Innocent schnitt im Garten die Bäume. Eine jüngere Frau hielt am Zaun: «Sagen Sie mir, ob ich etwas für Sie tun kann …» Als er es mir erzählte, hatte er einen Kloss im Hals und musste sich schnäuzen. «Irgendwie gibt es doch noch Hoffnung in der heutigen Welt …»
Plötzlich rückte man näher zusammen – wohlgemerkt: mit gebührendem Abstand. Das tönt zwar absurd, liess sich aber wunderbar bewerkstelligen.
«Morgen mache ich Butter … ich bringe dir ein Mödeli vorbei», meinte meine Nachbarin. Früher redeten wir nur selten miteinander. Keine Zeit. Jeder hatte in dieser früheren, hektischen Welt viel zu tun – sie auf dem Hof, ich am Computer.
Und jetzt? Sie legt mir Hobelkäse an den Gartenzaun. Und goldgelbe Butter. Eine andere Nachbarin bringt hausgemachten Früchtekuchen, Göpfi legt vier Koteletts vom frisch geschlachteten Kalb vor die Türe – plötzlich ist es, als habe sich die Zeit zurückgedreht: zurück in jene Jahre, als die Uhren hier tatsächlich langsamer liefen. Und wir als Kinder diese Langsamkeit schrecklich langweilig fanden.
DAS WUNDERBARSTE ABER: Die Leute, die ich zu meiner Kinderzeit stets misstrauisch, mürrisch und abweisend erlebt habe, zeigen jetzt ein herzliches Lachen, ein freundliches Gesicht. Jeder fragt den andern, ob man etwas helfen könne – in allem Übel hat das Virus das Gute aus dem Menschen hevorgezaubert.
JA, ES GAB AUCH ANDERES: Als ich an einem dieser strahlenden Apriltage mit meinem Freund zur «Schärmtanne» fuhr, um ein bisschen mit Stock, Abstand und Maske zu spazieren, als wir später mit dem kleinen Fiat zurückholperten und ein Waldbrand am Bach die Gegend vernebelte – da schrien uns drei Frauen, die auf einer Weide hockten und die Sensation des Feuers mit ihren iPhones einfangen wollten, hysterisch zu: «Fahrt ab – zieht Leine! Ihr habt hier nichts zu s uchen!»
Innocent hatte den Hörapparat auf «aus» und die Worte nicht verstanden.
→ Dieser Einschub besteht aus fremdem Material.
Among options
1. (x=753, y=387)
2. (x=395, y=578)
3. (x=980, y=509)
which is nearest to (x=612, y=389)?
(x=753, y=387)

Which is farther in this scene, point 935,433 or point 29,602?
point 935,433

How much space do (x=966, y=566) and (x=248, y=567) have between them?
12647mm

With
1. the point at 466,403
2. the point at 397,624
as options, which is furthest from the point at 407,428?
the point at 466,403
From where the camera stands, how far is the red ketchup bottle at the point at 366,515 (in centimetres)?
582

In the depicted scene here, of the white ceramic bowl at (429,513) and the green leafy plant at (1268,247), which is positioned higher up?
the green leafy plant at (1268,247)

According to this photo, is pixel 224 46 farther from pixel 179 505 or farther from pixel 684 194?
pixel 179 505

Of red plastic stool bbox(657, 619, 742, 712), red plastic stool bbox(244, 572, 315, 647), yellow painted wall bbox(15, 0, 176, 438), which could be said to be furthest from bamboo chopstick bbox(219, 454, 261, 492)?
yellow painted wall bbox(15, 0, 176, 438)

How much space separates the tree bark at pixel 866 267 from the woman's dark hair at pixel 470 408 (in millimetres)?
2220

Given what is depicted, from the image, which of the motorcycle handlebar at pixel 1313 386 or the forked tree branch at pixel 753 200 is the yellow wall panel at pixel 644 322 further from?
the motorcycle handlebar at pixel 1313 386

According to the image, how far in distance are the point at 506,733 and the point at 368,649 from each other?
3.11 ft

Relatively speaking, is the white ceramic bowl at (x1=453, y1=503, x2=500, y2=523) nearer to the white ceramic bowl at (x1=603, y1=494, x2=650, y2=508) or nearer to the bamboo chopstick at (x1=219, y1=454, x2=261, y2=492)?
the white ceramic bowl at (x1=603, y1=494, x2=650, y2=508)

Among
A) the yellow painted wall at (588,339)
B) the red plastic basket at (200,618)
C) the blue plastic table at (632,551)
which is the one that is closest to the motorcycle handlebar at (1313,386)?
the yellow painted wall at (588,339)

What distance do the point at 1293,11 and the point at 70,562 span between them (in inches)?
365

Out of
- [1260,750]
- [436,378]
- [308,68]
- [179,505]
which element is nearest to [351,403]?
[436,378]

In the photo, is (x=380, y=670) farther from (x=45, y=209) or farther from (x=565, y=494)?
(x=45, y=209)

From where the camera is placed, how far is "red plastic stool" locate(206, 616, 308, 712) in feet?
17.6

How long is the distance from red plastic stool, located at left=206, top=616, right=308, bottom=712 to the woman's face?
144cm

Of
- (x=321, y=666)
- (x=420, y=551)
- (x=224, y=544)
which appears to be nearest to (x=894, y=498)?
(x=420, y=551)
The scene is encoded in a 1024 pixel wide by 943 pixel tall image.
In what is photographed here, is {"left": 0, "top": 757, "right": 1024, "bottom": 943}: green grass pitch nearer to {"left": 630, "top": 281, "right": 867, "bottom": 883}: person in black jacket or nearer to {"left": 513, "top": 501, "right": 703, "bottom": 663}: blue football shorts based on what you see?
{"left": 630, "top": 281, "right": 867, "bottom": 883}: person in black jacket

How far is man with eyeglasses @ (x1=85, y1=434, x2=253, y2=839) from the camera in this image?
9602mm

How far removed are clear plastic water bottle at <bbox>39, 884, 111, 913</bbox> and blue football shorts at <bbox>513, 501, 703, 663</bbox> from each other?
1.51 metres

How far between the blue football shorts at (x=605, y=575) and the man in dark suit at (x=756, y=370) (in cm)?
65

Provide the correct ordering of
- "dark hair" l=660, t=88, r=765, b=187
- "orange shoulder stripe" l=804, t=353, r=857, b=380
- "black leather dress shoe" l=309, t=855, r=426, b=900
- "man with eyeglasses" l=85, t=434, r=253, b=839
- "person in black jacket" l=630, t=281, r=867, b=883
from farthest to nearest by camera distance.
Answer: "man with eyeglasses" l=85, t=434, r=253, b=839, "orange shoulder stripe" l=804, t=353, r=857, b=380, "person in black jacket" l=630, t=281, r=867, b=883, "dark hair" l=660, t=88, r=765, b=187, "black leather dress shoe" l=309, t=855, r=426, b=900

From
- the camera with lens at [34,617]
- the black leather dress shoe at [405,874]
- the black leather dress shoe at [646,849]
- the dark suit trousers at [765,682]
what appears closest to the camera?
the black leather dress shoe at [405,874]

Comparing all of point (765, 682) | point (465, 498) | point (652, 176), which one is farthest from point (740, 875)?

Er winkte den Frauen fröhlich zu – «die Meschen sind überall so nett», sagte er.
Ich liess ihn in dem Glauben.
Das Virus, aber auch diese wunderbare, ruhige Bergwelt mit ihren Menschen haben mich gelehrt, die Dinge gelassener zu nehmen.
Wir sehen heute alles mit dieser Langsamkeit, die für uns eine neue Qualität und eine andere Lebensart werden könnte.
Um so etwas zu lernen und zu kapieren, brauche ich weder Politiker noch die V irus-Experten dieser Welt – die einfachen Leute haben mir vorgelebt, was in solchen Zeiten wichtig ist: das Zusammenstehen.
UND DAFÜR WIRD DER DUMME UNTER-LÄNDER DEN WEISEN OBERLÄNDERN FÜR IMMER DANKBAR SEIN.